Scientists contributing to the TEEB process indicate that irreversible damage to coral reefs can occur at atmospheric CO2 concentrations of over 350 parts per million (ppm). This is linked with rising temperatures but also ocean acidification. Concentrations are already above this threshold and rising. It raises concerns that stabilizing CO2 levels at 450 ppm, or some 16 per cent above the current levels, may condemn this critical, multi-billion dollar ecosystem to extinction and take with it the livelihoods of 500 million people within a matter of decades.
Pavan Sukhdev, TEEB's study leader who is on secondment from Deutsche Bank, said the loss of the world's coral reefs would undermine one of nature's most productive assets and one that has a key role to play in coastal defense against a predicted rise in storm surges and other extreme weather events due to global warming.
"The ecosystem services from coral reefs - ranging from coastal defense to fish nurseries - are worth up to USD$170 billion annually; an estimated half a billion people depend on them for livelihoods and more than a quarter of all marine fish species are dependent on coral reefs".

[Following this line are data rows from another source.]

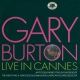 Burton, Gary Live In Cannes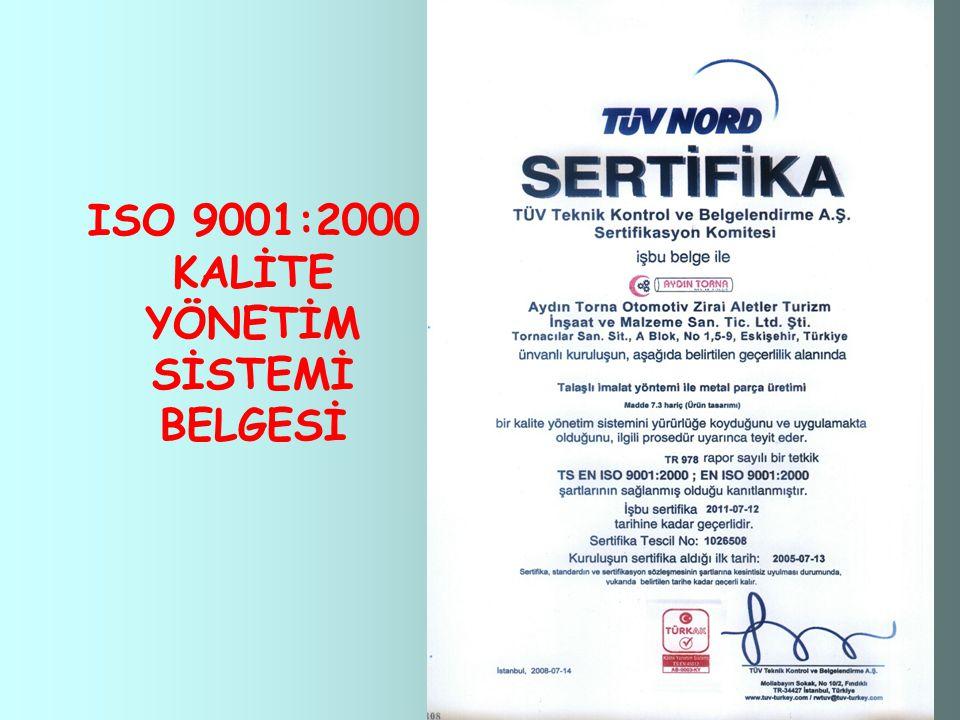 ISO 9001:2000 KALİTE YÖNETİM SİSTEMİ BELGESİ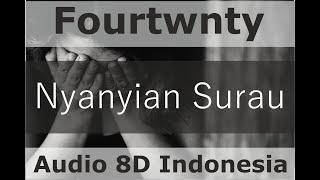 Download Fourtwnty - Nyanyian Surau (8d audio indonesia)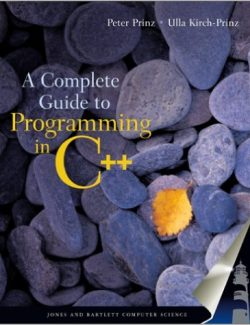 A Complete Guide to Programming in C++ – Ulla Kirch-Prinz, Peter Prinz – 1st Edition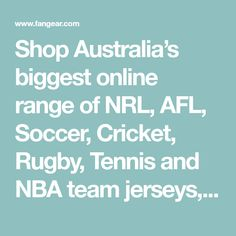 Shop Australia's biggest online range of NRL, AFL, Soccer, Cricket, Rugby, Tennis and NBA team jerseys, hoodies, shorts, caps, merchandise and more with Afterpay, free shipping + free returns!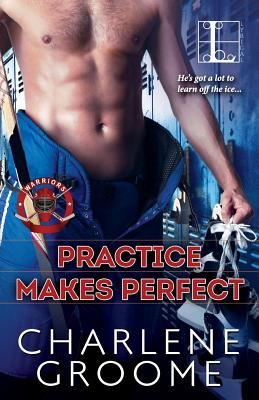 Practice Makes Perfect, Groome, Charlene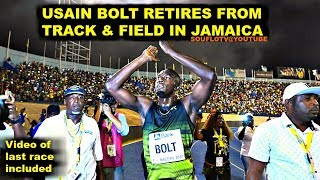 USAIN BOLT RETIRES FROM TRACK IN JAMAICA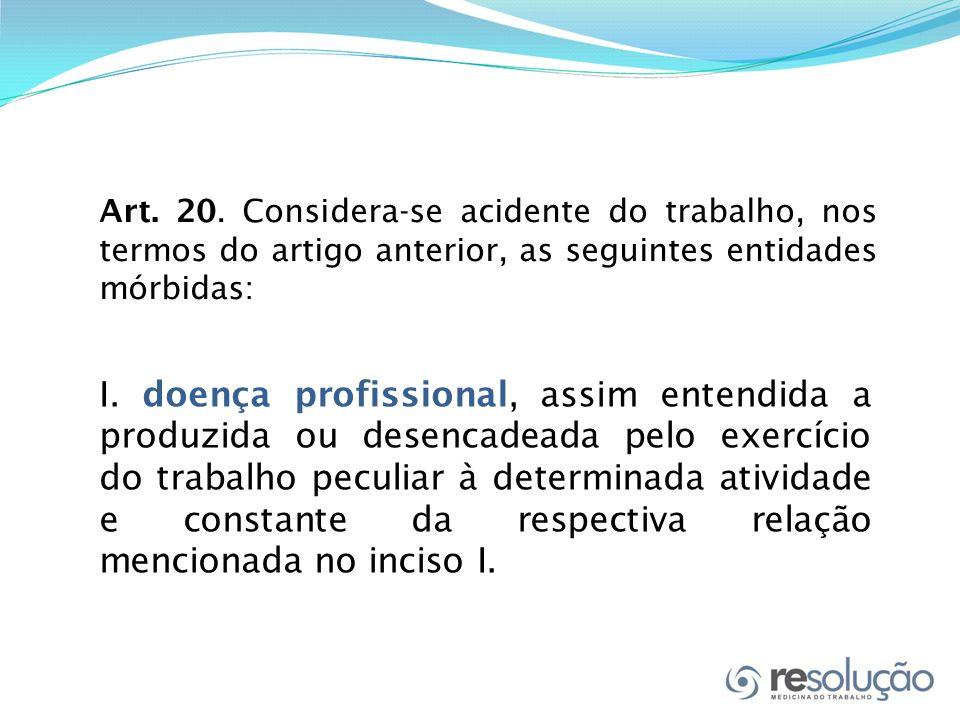 I. doença profissional, assim entendida a produzida ou desencadeada pelo exercício do trabalho peculiar à determinada atividade e constante da respect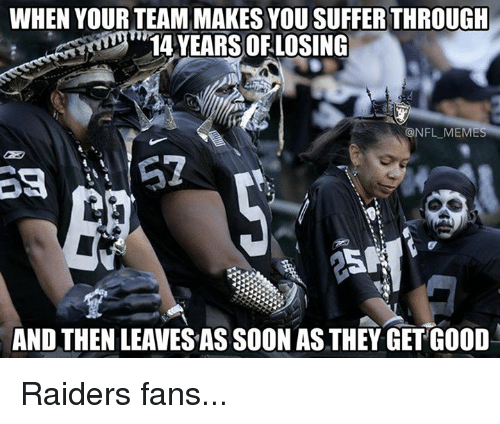 Nfl Mems: WHEN YOUR TEAM MAKES YOU SUFFER THROUGH  14 YEARS OF LOSING  @NFL MEM  AND THENLEAVESAS SOON AS THEY GET GOOD Raiders fans...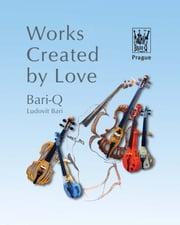 Works Created By Love ebook by Ludovít Bari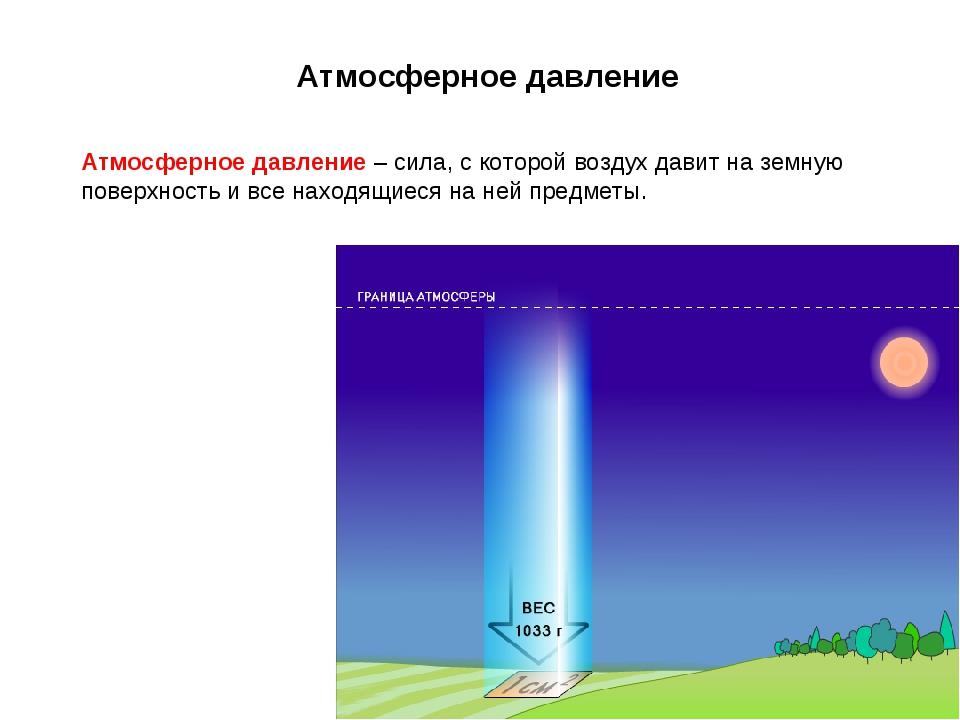 Атмосферное давление Атмосферное давление – сила, с которой воздух давит на з...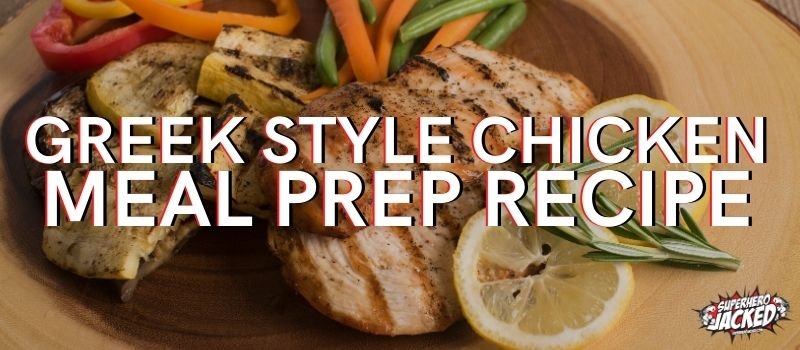 Greek Style Meal Prep Chicken Recipe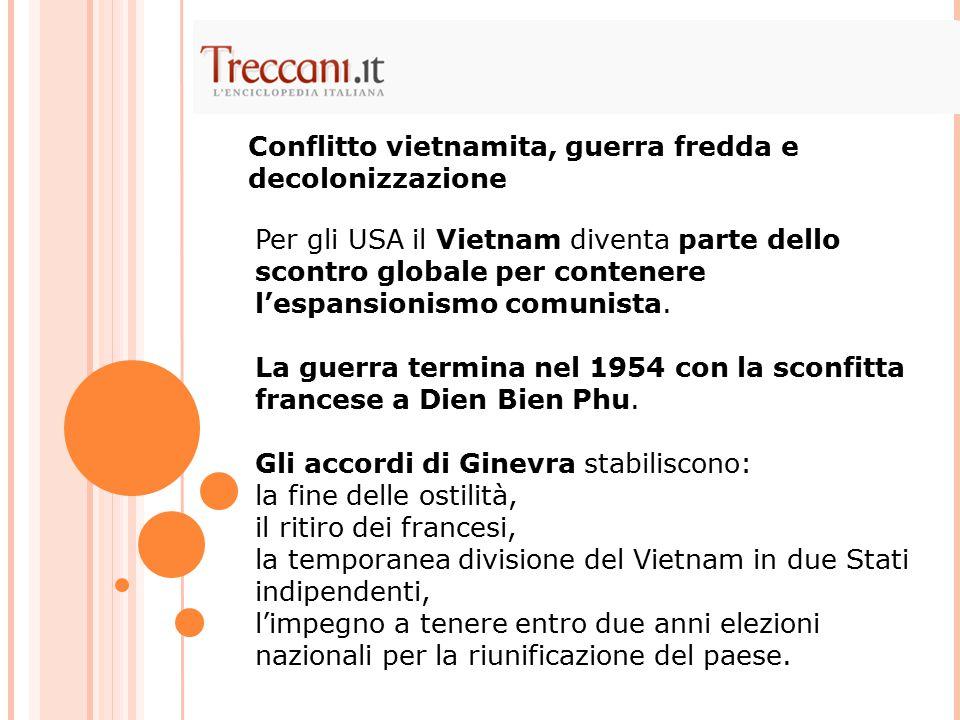 Per gli USA il Vietnam diventa parte dello scontro globale per contenere l'espansionismo comunista.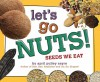 Let's Go Nuts!: Seeds We Eat - April Pulley Sayre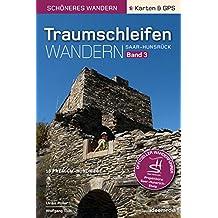 Traumschleifen Saar-Hunsrück - Band 3. Der offizielle Wanderführer mit Detail-Karten, Höhenprofilen und GPS-Daten. 16 neue Premium-Rundtouren im Hunsrück zwischen Saar, Mosel und Rhein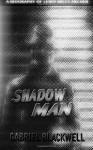 Shadow Man: A Biography of Lewis Miles Archer - Gabriel Blackwell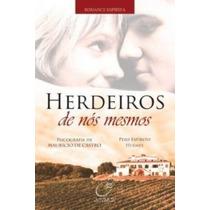 Livro Herdeiros De Nós Mesmos Mauricio De Castro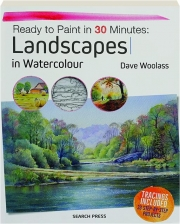 LANDSCAPES IN WATERCOLOUR: Ready to Paint in 30 Minutes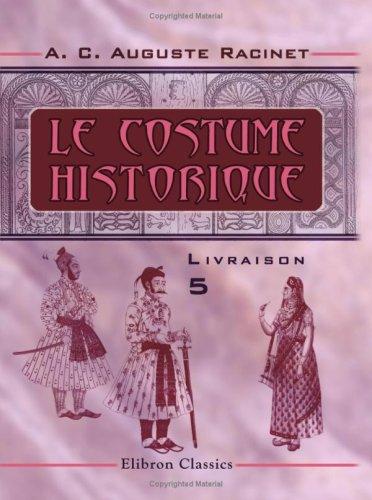 Auguste Racinet Costume History (Le costume historique: Livraison 5. Inde - Musulmans (French Edition))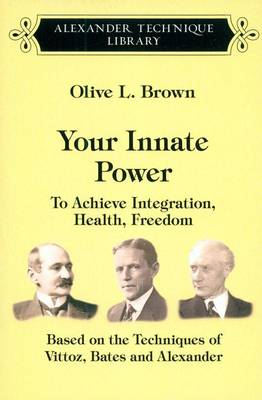 Your Innate Power: To Achieve Integration, Health, Freedom (Paperback)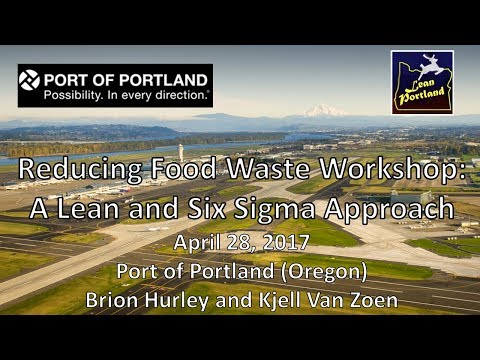Reducing Wasted Food Workshop Using Lean and Six Sigma at Port of Portland 4/28/17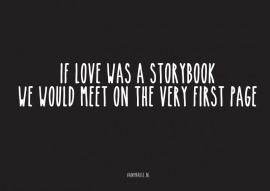 A6 | If love was a storybook, we would meet on the very first page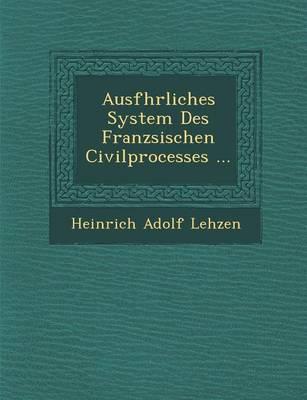 Ausf Hrliches System Des Franz Sischen Civilprocesses ... (Paperback)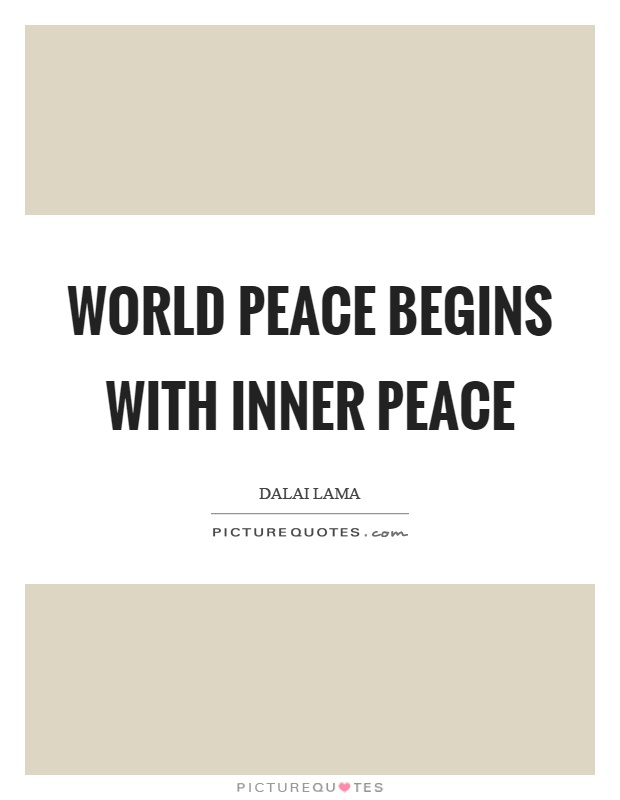 World peace begins with inner peace Picture Quote #1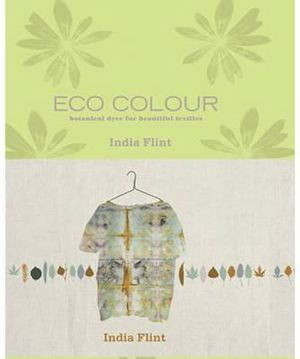 Eco Colour : Environmentally Sustainable Dyes : India Flint Series - India Flint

"The climate stabilization goals of many governments may prove sufficient for some ecosystems and some biodiversity but there is now a real question mark against the survival of coral reefs world-wide and their natural treasure troves," he added.
"The economic consequences are significant, but so are the social and humanitarian ones. It underlines that a simple cost-benefit analysis alone will fail to capture the ethical dimensions of international climate policy decisions now and in the coming years and decades -especially in respect to an ecosystem at a climatic tipping point," said Mr Sukhdev, who also heads up the Green Economy initiative of the UN Environment Programme.
Mr Gabriel said: "Human vulnerability to the harmful impacts of global climate change is significantly increased by the loss of biodiversity. TEEB proves that the protection and restoration of ecological infrastructure is a cost effective means to mitigate global climate change and its effects. To me, ecological restoration is a critical tool in addressing global climate change, enhancing the extent and functioning of carbon sinks as well as reducing greenhouse gas emissions. What we now need is a breakthrough in Copenhagen. We have to recognize that enhancing the resilience of ecosystems and maintaining the planet's biodiversity are key parts of the mitigation and the adaptation agendas."
Mr Falkenberg said: "These TEEB findings demonstrate that climate change and biodiversity loss must be tackled together. They lend further support to the EU's goal of achieving a concrete and ambitious agreement in Copenhagen that comprises both reductions in the world's greenhouse gas emissions and the creation of global mechanisms to stop tropical deforestation. Quite simply, we will not manage to halt biodiversity loss if we do not mitigate climate change. And we will not be able to mitigate and adapt to climate change if we do not protect our valuable ecosystems and biodiversity."
Achim Steiner, UN Under-Secretary General and Executive Director of UNEP, said: "It is clearly emerging that investments in the planet's ecosystem infrastructure can deliver the twin, Green Economy gains of curbing and cutting emissions while assisting vulnerable communities to adapt."
"Currently governments are considering multi-billion dollar investments in carbon capture and storage at power stations. Perhaps it is time to subject this to a full cost benefit analysis to see whether the technological option matches nature's ability to capture and store carbon - a natural system that has been perfected over millions of years and with the multiple additional benefits for water supplies up to reversing the rate of biodiversity loss," he added.
The Coral Reef data was drawn from a scientific statement on climate change and coral reefs published at a Royal Society Meeting organised by ZSL, the International Programme on the State of the Ocean (IPSO) and the Royal Society on 6 July 2009.
Economic valuation of human welfare benefits derived from coral reefs was estimated at $172 billion annually (Martinez et al. 2007).